Consistency Between U.S. v. Texas and Hawaii v. Trump

May 17th, 2017

During oral arguments in Hawaii v. Trump, Judge Hawkins asked Neal Katyal about the brief he filed in U.S. v. Texas on behalf of Former Commissioners of the United States Immigration and Naturalization Service. Here is the transcript, via CNN:

HAWKINS: You’ve argued in the past to give deference to the executive in immigration matters, haven’t you?


HAWKINS: And the United States against Texas, I think you wrote an amicus brief in which you said, “the particular demands of the immigration system, in fact, require the executive to wield broad discretion. The executive prioritize enforcement resources in a way that makes the immigration system function effectively, while balancing the range of foreign policy, national security, economic and humanitarian concerns.” That’s your language, isn’t it?

KATYAL: Absolutely. And we don’t disagree with any part of that, Judge Hawkins. Rather what we are saying is that the president has to implement, you know, Congress’ will. But it can’t be an unbounded delegation . . . .

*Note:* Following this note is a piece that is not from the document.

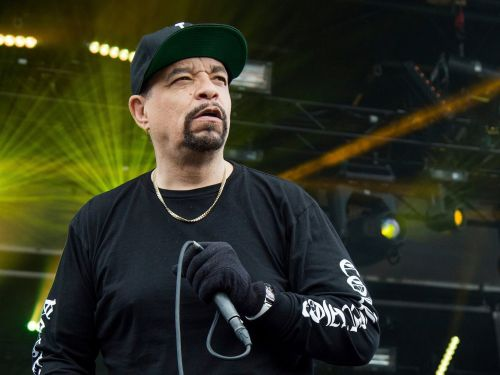 Rapper Ice-T says he almost 'shot' an Amazon delivery driver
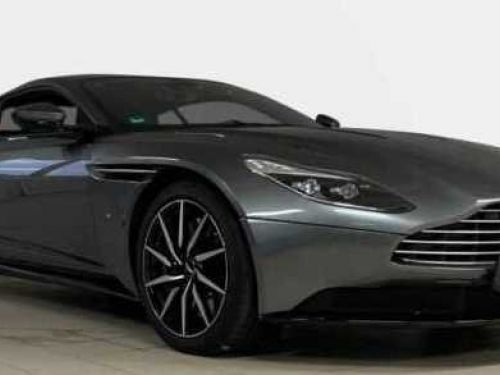 Aston Martin DB11 LAUNCH EDITION # PACK SPORT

In United States v. Texas, the government cited two statutes to identify President Obama’s statutory authority to implement DAPA. First,  U.S.C. § 202(5) provides “The Secretary shall be responsible for . . . Establishing national immigration enforcement policies and priorities.” Second, 8 U.S.C § 1103(a) affords the Secretary the authority to “perform such other acts as he deems necessary for carrying out his authority under the provisions of this chapter.” In the brief I prepared on behalf of the Cato Institute, I argued that these two statutes cannot be read to provide the expansive authority to justify DAPA.

The Court should hesitate before reading these provisions as granting the government the unbounded authority it claims here. Such a construction would render much of the INA superfluous. Congress “does not alter the fundamental details of a regulatory scheme in vague terms or ancillary provisions,” Whitman v. Am. Trucking Ass’ns, Inc., 531 U.S. 457, 468 (2001). The source of the government’s purported statutory authority could not hide an elephant, let alone the Leviathan that is DAPA. To avoid constitutional doubts, these provisions should be read as they are written—to permit only authority within “the provisions of this chapter.” 8 U.S.C. § 1103(a)(3) (2015); see Nw. Austin Mun. Util. Dist. No. One v. Holder, 557 U.S. 193, 205 (2009).

In his brief on behalf of the former Insurance Commissioners, Katyal wrote that these two statutes did provide sufficient authority.

The authority to grant deferred action and work authorization are broad powers, but they are within the scope of the Secretary’s wide grant of statutory authority to create “national immigration enforcement policies and priorities,” and to “issue such instructions; and perform such other acts as he deems necessary for carrying out his authority” to “administ[er] and enforce[]” immigration laws. 6 U.S.C. § 202(5); 8 U.S.C. § 1103(a)(1) and (3). The vast and complex system of immigration law requires the Executive not only to make decisions about how to prioritize enforcement resources, but also how to do so in a way that makes the system function effectively, while balancing a range of foreign policy, national security, economic, and humanitarian concerns.

Let’s contrast these two statutes, with the statute at issue in the travel ban case, 8 U.S.C. 1182(f).

Whenever the President finds that the entry of any aliens or of any class of aliens into the United States would be detrimental to the interests of the United States, he may by proclamation, and for such period as he shall deem necessary, suspend the entry of all aliens or any class of aliens as immigrants or nonimmigrants, or impose on the entry of aliens any restrictions he may deem to be appropriate. Whenever the Attorney General finds that a commercial airline has failed to comply with regulations of the Attorney General relating to requirements of airlines for the detection of fraudulent documents used by passengers traveling to the United States (including the training of personnel in such detection), the Attorney General may suspend the entry of some or all aliens transported to the United States by such airline.

Sections 202(5) and 1103(a) are fairly generic delegations without any specific phrases for domestic matters, an area where Article I is paramount. Section 1182(f) is an extremely specific delegation, that affords the President an expansive authority to protect national security, an area where Article II is at its zenith. It is remarkable that attorneys who can see in 202(5) and 1103(a) such an expansive discretion, parse 1182(f) in such a formalistic and minimalistic manner.

Beyond this statutory incongruity, Judge Hawkins’s question raises a collateral issue about to what extent attorneys are estopped based on arguments they made in previous cases. This issue is especially poignant after so many parties switched sides after November 8. As I noted earlier this year, to support its nationwide injunction, the Washington AG expressly relied on arguments it opposed the year before in the Texas litigation. I don’t think the Attorney General, or Katyal for that matter, is bound. Litigators do not have a duty of consistency. Scholars, on the other hand, do.